*** EXTRACT PROVIDED
Thanks for your answer and solutions Matthew :)

This is my 4th day of using freeBSD and I'm still very new to it.
I have used RedHat prior to this and when I could not get it to connect to my ISP via the cable modem I installed freeBSD. ;)

Actually.. I don't fully understand the rc.firewall script, so I made my own very simple one :)

I will try to implement the reverse proxy solution you wrote about as this will probably be easiest for me.

Thanks again for your help and very thorough explination. I understand what's happening now ;)

Re's and Cheers!

WillyB


Matthew Seaman wrote:
On Thu, Jan 16, 2003 at 01:49:08AM -0700, WillyB wrote:

I finally got natd and ipforwading set up but have a slight problem I don't understand.

The IP forwarding works from the internet, through the cable modem and through the freeBSD router I set up for my internal network, to a www server on the private lan.

I can't connect to my server however from my local net using the ip of the external net.

If you're following the way natd is setup in /etc/rc.firewall, viz
this chunk of code:

    case ${firewall_type} in
    [Oo][Pp][Ee][Nn]|[Cc][Ll][Ii][Ee][Nn][Tt])
            case ${natd_enable} in
            [Yy][Ee][Ss])
                    if [ -n "${natd_interface}" ]; then
                            ${fwcmd} add 50 divert natd all from any to any via ${natd_interface}
                    fi
                    ;;
            esac
    esac

notice that the rule to divert packets into natd only selects packets
that traverse the external interface (${natd_interface} in
/etc/rc.conf) of your gateway machine.  Packets from your internal
(192.168.0.0/24) network will not pass through that interface even if
they are destined for your nat'ed address, so they won't hit the
divert rule and they won't get nat'ed.

Now, you might think that the obvious answer is just to drop the 'via
${natd_interface}' part of the divert rule, so that all packets
passing across your gateway machine pass through nat'ing.
Unfortunately, this will fail to work --- apart from the fact that it
will probably screw things up by trying to nat packets going via the
loopback interface and all sorts of other unintended consequences,
your original aim of being able to access your internal server as if
you were coming from outside your net still won't work.

What happens is this:

You send a packet to the NAT address on your gateway.

The modified firewall rules pass the packet through the divert socket
to natd, which rewrites the destination address to be that of your
internal server.  Nb.  the *source* address in the packet is left
untouched.

The packet is then sent across your internal network to your server.
******
*** RECORDED INFORMATION
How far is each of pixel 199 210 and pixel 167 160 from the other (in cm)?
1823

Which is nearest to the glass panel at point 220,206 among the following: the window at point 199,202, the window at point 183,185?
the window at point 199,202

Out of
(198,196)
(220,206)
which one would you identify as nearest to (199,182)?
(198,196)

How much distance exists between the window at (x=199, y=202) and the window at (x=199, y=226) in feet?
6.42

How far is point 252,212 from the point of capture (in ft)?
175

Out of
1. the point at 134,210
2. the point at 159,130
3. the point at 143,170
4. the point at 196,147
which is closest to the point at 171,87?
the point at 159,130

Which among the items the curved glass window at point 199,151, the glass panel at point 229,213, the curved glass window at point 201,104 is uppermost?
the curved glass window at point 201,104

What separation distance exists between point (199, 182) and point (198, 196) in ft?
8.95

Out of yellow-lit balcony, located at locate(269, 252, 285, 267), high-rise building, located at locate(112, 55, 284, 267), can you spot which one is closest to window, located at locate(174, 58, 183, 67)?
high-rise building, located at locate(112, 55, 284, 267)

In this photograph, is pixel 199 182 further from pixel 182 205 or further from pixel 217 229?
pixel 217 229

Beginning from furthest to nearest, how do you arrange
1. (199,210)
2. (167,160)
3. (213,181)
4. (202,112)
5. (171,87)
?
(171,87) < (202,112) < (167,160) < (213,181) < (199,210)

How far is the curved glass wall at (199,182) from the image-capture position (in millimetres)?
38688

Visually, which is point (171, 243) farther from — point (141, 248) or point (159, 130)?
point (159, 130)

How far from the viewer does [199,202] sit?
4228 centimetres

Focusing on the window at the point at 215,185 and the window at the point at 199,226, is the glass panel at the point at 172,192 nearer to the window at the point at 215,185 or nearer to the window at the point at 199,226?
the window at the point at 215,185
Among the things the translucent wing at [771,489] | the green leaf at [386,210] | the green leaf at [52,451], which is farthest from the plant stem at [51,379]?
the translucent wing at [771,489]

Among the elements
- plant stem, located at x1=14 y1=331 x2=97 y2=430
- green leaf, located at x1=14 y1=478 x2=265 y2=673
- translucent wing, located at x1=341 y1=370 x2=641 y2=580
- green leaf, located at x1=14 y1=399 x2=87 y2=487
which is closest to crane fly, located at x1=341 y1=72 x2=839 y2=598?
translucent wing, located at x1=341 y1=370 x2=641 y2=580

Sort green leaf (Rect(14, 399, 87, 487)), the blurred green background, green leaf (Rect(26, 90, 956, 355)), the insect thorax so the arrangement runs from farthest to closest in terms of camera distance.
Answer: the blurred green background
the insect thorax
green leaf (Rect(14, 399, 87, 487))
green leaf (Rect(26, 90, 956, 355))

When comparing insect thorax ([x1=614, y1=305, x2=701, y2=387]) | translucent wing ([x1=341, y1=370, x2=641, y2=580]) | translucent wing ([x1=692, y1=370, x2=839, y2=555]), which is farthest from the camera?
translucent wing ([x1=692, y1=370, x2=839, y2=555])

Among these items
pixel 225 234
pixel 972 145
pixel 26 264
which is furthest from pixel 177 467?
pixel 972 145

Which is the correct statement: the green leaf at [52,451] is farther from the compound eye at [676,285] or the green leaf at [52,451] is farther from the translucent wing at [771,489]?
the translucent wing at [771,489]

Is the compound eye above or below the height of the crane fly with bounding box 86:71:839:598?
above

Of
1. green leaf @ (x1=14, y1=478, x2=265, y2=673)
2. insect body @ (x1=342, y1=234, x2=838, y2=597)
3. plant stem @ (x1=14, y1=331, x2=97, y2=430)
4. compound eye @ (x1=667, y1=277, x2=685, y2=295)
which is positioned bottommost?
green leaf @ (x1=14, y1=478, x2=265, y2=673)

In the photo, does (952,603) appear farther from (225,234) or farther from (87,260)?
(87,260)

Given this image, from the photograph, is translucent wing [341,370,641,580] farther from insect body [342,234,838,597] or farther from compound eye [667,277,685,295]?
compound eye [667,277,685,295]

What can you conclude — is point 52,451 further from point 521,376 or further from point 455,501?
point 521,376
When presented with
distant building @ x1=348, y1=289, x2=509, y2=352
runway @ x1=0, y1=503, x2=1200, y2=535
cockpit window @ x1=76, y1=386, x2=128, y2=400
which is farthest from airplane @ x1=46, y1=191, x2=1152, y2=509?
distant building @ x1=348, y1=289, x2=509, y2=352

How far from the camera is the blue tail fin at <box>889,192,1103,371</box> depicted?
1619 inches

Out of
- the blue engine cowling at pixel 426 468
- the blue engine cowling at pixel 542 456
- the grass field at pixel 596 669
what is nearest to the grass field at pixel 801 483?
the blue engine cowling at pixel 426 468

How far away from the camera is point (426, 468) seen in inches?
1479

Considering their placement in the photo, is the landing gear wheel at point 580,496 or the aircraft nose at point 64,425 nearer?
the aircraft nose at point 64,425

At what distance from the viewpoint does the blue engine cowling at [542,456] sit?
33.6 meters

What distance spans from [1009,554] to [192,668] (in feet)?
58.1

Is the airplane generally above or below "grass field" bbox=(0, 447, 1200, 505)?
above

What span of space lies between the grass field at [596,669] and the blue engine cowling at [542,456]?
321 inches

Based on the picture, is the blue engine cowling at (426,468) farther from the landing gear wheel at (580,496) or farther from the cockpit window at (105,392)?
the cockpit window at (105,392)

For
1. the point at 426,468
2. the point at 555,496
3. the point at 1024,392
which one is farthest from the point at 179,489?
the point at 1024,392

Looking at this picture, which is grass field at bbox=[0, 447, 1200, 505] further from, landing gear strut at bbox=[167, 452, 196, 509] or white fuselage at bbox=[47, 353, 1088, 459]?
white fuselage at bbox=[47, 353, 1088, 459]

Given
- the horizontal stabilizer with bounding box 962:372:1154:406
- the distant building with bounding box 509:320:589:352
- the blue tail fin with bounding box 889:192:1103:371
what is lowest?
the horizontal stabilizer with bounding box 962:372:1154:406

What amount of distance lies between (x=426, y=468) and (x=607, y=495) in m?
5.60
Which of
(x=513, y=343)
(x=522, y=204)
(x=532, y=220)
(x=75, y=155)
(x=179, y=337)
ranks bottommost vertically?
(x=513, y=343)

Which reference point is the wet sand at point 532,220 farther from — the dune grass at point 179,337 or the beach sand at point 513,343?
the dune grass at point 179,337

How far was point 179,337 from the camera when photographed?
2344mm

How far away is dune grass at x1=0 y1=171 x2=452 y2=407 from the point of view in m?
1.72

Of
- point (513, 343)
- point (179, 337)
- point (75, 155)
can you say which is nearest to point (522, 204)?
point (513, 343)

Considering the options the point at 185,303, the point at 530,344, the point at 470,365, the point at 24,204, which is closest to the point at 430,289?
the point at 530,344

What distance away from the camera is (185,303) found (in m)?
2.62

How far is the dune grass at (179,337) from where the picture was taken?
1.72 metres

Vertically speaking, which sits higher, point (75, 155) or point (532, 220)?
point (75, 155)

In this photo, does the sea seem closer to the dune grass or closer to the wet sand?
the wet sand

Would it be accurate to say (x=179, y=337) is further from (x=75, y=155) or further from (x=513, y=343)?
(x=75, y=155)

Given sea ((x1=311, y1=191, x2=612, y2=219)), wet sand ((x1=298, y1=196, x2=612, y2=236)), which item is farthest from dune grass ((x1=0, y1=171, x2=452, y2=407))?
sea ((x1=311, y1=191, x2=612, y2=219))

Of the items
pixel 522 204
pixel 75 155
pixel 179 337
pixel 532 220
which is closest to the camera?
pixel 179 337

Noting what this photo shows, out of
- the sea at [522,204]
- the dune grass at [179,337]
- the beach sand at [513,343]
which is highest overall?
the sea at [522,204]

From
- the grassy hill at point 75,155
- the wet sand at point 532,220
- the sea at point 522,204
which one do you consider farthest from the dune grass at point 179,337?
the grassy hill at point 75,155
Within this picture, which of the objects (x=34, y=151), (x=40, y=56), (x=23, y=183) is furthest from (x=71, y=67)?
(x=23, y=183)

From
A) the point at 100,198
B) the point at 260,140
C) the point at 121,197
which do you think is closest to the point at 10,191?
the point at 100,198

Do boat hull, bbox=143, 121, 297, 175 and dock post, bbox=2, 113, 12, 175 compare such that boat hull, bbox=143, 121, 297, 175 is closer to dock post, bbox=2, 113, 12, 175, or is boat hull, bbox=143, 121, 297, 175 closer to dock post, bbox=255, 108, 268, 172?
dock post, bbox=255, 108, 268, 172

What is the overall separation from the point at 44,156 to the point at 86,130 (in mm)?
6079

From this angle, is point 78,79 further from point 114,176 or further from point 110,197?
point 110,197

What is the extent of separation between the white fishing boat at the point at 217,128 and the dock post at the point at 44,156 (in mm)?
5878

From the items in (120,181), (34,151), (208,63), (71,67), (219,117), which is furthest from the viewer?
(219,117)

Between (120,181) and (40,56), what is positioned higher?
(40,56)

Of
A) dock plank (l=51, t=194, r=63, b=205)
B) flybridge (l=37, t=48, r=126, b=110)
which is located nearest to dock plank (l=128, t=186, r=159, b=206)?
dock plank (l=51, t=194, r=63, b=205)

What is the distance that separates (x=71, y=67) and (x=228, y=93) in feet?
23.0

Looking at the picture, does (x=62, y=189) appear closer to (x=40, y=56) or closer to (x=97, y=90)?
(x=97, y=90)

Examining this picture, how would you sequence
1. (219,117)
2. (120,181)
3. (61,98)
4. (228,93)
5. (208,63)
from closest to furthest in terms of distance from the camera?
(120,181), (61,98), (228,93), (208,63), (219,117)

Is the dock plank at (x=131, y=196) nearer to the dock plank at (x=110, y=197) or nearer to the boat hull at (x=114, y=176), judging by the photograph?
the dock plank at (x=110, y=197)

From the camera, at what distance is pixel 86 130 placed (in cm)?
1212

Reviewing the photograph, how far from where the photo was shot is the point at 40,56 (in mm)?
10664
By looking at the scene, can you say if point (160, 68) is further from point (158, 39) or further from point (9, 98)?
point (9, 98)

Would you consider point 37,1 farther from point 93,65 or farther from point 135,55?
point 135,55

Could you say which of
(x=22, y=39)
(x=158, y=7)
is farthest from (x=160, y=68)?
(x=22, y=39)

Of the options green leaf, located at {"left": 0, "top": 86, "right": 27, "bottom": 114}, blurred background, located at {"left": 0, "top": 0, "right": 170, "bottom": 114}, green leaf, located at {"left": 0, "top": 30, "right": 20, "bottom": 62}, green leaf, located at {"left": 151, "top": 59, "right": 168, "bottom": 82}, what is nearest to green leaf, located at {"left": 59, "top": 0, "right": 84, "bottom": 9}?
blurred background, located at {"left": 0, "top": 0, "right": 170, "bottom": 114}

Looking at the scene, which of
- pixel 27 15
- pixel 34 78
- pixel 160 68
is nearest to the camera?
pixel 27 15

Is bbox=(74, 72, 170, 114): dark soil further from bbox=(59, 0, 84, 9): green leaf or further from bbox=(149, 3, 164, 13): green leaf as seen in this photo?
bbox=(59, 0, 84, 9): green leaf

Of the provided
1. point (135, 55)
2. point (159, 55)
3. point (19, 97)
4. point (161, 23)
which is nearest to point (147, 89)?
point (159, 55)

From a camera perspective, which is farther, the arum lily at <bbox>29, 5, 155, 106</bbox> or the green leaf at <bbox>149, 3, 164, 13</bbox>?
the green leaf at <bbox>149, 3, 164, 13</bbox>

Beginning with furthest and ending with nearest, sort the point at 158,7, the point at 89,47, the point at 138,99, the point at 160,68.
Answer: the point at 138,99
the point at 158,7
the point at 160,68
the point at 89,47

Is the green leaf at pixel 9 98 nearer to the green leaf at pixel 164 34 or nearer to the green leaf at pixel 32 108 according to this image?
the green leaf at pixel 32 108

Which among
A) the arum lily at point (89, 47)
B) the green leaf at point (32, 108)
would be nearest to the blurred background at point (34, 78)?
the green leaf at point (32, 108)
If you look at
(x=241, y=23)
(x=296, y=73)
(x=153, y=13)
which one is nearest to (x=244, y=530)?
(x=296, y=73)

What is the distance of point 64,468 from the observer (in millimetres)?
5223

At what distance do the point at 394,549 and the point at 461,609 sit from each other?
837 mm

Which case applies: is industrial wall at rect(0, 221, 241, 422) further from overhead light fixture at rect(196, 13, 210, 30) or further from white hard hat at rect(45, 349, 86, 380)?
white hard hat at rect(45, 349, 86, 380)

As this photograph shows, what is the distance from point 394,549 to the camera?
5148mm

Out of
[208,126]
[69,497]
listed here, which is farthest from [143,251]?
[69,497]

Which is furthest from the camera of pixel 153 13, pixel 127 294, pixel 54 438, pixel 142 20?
******
GIVEN PROBLEM A:
Pick out each line of the records that includes the string "bbox".
GIVEN PROBLEM B:
Carry on the email exchange about natd on FreeBSD, beginning right after its final sentence.

TASK OUTPUT A:
Is the airplane generally above or below "grass field" bbox=(0, 447, 1200, 505)?
Looking at this picture, which is grass field at bbox=[0, 447, 1200, 505] further from, landing gear strut at bbox=[167, 452, 196, 509] or white fuselage at bbox=[47, 353, 1088, 459]?
white fuselage at bbox=[47, 353, 1088, 459]
Do boat hull, bbox=143, 121, 297, 175 and dock post, bbox=2, 113, 12, 175 compare such that boat hull, bbox=143, 121, 297, 175 is closer to dock post, bbox=2, 113, 12, 175, or is boat hull, bbox=143, 121, 297, 175 closer to dock post, bbox=255, 108, 268, 172?
dock post, bbox=255, 108, 268, 172
Is bbox=(74, 72, 170, 114): dark soil further from bbox=(59, 0, 84, 9): green leaf or further from bbox=(149, 3, 164, 13): green leaf as seen in this photo?
bbox=(59, 0, 84, 9): green leaf
From a camera perspective, which is farther, the arum lily at <bbox>29, 5, 155, 106</bbox> or the green leaf at <bbox>149, 3, 164, 13</bbox>?
the green leaf at <bbox>149, 3, 164, 13</bbox>

TASK OUTPUT B:
The server deals with it as normal, and generates a response packet
back to the *original sender*, with it's own address as the source.
That happens to be to a machine on the local network, so the response
packet gets delivered straight there.  Normally, the response packet
would be to a remote network and the packet would have to pass through
your gateway to get there, thus giving the natd machinery the chance
to process it, and replace the sender address with the nat address.

Now, the original machine is expecting to have a tcp conversation with
a machine using your nat address.  Unfortunately the packets it
receives in response appear to come from some machine on your local
net.  In order to preserve sanity it ignores those packets and keeps
listening out for the expected response from the place it sent the
packets to.  Eventually it all times out and everybody gives up in
disgust.

There are two possible solutions to this problem.

    i) Split Horizon.  Usually implemented in terms of DNS, but you
    can fudge the issue using /etc/hosts on your internal machines if
    that's easier for you.  All this does is arrange things so that a
    lookup for www.mysite.com returns the address of the server on the
    internal network when looked up from inside, and the address of
    the nat gateway when looked up from outside.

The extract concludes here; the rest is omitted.